> **LESETEXT**:
□ □ □ □ □
Was fühlt man eigentlich als Torhüter, wenn man einen Ball hält, den viele im Stadion als „unhaltbar“ einordnen? „Das kannst du mit einem Feldspieler vergleichen, der ein Tor erzielt. Es ist ein ähnliches, richtig gutes Gefühl“, erzählt Vitezslav Jaros. Es ist ein Thema, bei dem er definitiv mitreden kann.
Nach einer eher unauffälligen Frühphase seines Engagements beim SK Sturm präsentiert sich der Schlussmann aus Tschechien seit Wochen in bestechender Form. Immer wieder zeigte der 22-Jährige mit sehenswerten Reflexen auf. Die „Blackies“ stehen vor dem vierten Meistertitel ihrer Vereinsgeschichte, gute Tormann-Leistungen sind die Basis dafür.
Ständig auf der Suche nach Details
Die Leihgabe vom FC Liverpool, die im Frühjahr den am Kreuzband verletzten Kjell Scherpen vertritt, zeigt sich selbst zufrieden mit seinen jüngsten Auftritten: „Ich denke, ich habe gut gespielt. Aber in meinen Augen hängt das immer mit dem ganzen Team zusammen. Wenn es für alle gut läuft, hilft das auch den einzelnen Spielern.“
Geholfen hat Jaros die Spielpraxis, die er bei Sturm sammelt, nachdem er im Kalenderjahr 2023 kaum auf Vereinsebene zum Zug gekommen ist. Gerade in Sachen Timing, Entscheidungsfreudigkeit und Gefühl für die Gegenspieler habe er in Graz Fortschritte gemacht.
□ □ □ □ □
Wen vertritt Vitezslav Jaros laut dem Lesetext im Frühjahr beim SK Sturm?

> **AUSZÜGE DER DATENSÄTZE**:
□ □ □ □ □
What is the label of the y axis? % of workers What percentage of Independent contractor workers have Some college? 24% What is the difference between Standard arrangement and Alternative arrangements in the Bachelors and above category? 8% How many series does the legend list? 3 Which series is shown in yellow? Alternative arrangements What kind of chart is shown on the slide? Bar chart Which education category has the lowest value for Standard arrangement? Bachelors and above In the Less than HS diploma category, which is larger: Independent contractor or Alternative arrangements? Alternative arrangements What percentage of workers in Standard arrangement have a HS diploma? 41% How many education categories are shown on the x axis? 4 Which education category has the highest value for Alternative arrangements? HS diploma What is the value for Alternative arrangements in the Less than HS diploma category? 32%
□ □ □ □ □
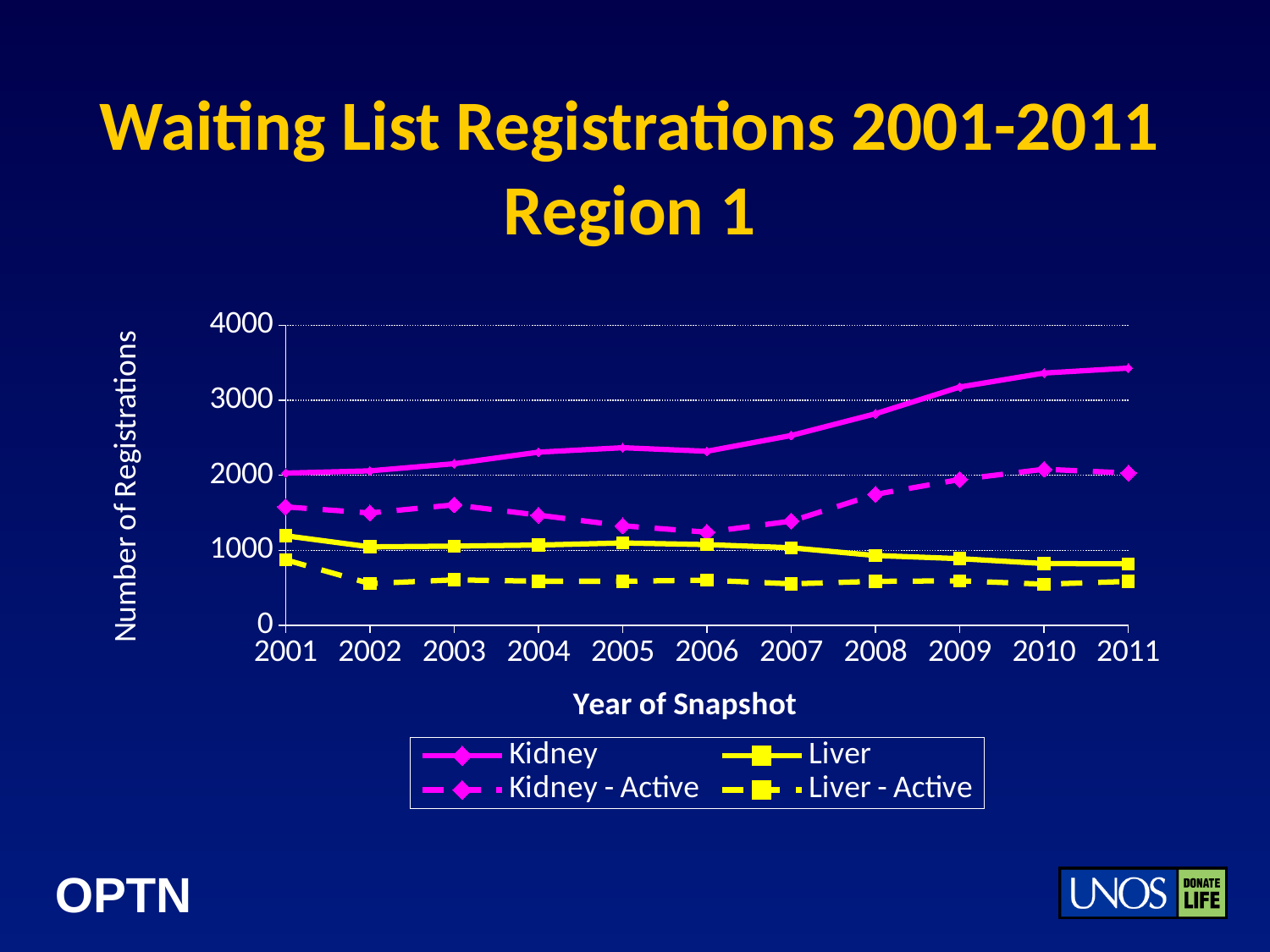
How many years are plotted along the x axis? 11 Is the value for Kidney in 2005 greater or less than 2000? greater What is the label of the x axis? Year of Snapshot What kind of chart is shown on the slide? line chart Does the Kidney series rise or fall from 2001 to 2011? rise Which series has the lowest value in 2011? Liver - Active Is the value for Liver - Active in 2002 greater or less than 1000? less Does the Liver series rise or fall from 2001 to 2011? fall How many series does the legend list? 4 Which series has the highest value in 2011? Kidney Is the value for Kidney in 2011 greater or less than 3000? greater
□ □ □ □ □
> **IHRE LÖSUNG**: Er vertritt den am Kreuzband verletzten Kjell Scherpen.